这是用户在 2024-5-7 16:03 为 https://app.immersivetranslate.com/pdf-pro/049cfd9f-8bce-4c91-80e9-e7a7692045a3 保存的双语快照页面,由 沉浸式翻译 提供双语支持。了解如何保存?

ACO:Iossless quality score compression based on adaptive coding order

Xidian University

Ma Mingming 马光明

Xidian University

Li Fu

Xidian University

Liu Xianming 刘先明

Peng Cheng Laboratory 鹏程实验室

Shi Guangming 石光明

Xidian University

Research Article 研究文章

Keywords: High-throughput sequencing, quality score compression, lossless compression, adaptive coding order
Posted Date: April 22nd, 2021
发布日期2021 年 4 月 22 日
License: @ (1) This work is licensed under a Creative Commons Attribution 4.0 International License.
授权许可:@ (1) 本作品采用知识共享 署名 4.0 国际许可协议进行许可。
Read Full License 阅读完整许可证

ACO:lossless quality score compression based on adaptive coding order

Yi Niu , Mingming Ma , Xianming and Guangming Shi

Abstract 摘要

Background: With the rapid development of high-throughput sequencing technology, the cost of whole genome sequencing drops rapidly, which leads to an exponential growth of genome data. Although the compression of DNA bases has achieved significant improvement in recent years, the compression of quality score is still challenging.
背景:随着高通量测序技术的快速发展,全基因组测序的成本迅速下降,导致基因组数据呈指数级增长。虽然近年来 DNA 碱基的压缩技术取得了显著的进步,但质量分数的压缩仍然是一项挑战。

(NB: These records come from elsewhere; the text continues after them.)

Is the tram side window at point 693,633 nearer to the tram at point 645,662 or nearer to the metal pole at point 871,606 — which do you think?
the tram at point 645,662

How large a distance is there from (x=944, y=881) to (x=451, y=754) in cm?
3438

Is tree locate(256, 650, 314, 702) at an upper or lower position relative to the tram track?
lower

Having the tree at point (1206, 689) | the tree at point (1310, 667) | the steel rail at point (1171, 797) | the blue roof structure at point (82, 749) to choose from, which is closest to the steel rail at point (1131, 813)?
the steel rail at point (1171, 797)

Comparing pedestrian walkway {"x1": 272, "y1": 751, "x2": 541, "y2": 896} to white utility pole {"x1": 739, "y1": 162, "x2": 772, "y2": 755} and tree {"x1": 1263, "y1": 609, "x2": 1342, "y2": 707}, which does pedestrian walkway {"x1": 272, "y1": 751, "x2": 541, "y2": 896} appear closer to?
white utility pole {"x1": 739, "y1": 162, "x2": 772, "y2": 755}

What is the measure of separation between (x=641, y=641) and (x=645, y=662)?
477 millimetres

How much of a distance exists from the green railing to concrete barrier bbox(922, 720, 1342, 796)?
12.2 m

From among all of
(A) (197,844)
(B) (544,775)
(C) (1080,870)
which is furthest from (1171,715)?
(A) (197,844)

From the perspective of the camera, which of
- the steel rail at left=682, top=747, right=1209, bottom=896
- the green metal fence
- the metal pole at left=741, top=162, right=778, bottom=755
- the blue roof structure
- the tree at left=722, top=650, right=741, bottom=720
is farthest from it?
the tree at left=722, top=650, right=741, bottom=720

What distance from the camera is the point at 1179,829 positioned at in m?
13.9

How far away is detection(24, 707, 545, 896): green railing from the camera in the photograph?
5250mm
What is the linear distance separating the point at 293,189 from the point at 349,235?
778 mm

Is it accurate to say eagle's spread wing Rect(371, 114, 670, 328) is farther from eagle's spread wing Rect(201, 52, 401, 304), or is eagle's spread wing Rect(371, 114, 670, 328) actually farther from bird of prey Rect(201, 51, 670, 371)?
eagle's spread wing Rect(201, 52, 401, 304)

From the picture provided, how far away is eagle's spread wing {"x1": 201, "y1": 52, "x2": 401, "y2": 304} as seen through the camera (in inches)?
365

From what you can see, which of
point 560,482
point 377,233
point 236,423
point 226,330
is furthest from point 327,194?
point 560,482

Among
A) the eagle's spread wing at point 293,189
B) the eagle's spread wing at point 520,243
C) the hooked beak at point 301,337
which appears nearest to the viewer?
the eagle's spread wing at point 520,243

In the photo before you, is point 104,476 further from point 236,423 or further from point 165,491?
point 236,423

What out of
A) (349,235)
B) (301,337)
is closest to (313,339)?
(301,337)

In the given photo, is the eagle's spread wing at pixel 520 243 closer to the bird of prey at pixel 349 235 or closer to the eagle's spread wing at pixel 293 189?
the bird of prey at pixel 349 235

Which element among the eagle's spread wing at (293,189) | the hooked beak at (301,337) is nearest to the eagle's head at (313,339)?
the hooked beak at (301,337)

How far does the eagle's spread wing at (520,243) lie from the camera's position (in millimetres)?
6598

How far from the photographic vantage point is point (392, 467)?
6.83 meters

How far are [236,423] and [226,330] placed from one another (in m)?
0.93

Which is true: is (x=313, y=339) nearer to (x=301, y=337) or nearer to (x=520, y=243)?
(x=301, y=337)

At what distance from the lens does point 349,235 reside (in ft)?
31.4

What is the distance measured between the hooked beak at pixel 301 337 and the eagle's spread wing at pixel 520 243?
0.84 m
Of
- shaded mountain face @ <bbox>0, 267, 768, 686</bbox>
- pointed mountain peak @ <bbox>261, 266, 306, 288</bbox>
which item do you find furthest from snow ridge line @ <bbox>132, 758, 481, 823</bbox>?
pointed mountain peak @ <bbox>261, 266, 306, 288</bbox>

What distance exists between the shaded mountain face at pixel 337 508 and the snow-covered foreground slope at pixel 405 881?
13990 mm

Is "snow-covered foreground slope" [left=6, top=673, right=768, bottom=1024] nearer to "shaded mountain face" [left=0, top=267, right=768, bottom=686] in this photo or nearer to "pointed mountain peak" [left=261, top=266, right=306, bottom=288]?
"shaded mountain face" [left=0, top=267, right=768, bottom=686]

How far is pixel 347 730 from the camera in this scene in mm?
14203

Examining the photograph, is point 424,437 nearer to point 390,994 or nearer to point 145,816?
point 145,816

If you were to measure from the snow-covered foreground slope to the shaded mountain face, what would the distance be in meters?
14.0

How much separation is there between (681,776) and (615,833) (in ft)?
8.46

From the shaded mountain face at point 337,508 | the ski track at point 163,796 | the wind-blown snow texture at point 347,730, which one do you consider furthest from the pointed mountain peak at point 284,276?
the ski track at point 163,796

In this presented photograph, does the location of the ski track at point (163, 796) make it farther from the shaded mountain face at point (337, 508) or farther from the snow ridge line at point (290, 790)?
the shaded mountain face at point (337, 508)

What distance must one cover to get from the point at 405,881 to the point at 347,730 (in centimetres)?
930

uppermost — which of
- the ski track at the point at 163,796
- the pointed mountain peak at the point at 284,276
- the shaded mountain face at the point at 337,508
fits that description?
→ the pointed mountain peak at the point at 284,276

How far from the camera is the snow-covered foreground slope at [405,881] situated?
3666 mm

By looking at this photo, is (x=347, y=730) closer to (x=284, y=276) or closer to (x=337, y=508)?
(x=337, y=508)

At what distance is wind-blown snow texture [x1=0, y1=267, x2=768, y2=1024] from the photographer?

Results: In this paper, by reinvestigating the inherent correlations between the quality score and the sequencing process, we propose a novel lossless quality score compressor based on adaptive coding order (ACO). The main objective of ACO is to traverse the quality score adaptively in the most correlative trajectory according to the sequencing process. By cooperating with the adaptive arithmetic coding and context modeling, ACO achieves the state-of-the-art quality score compression performances with moderate complexity.
结果本文通过重新研究质量分数与排序过程之间的内在关联性,提出了一种基于自适应编码顺序(ACO)的新型无损质量分数压缩器。自适应编码顺序的主要目的是根据排序过程,以最相关的轨迹自适应地遍历质量分数。通过自适应算术编码和上下文建模的配合,ACO 以中等的复杂度实现了最先进的质量分数压缩性能。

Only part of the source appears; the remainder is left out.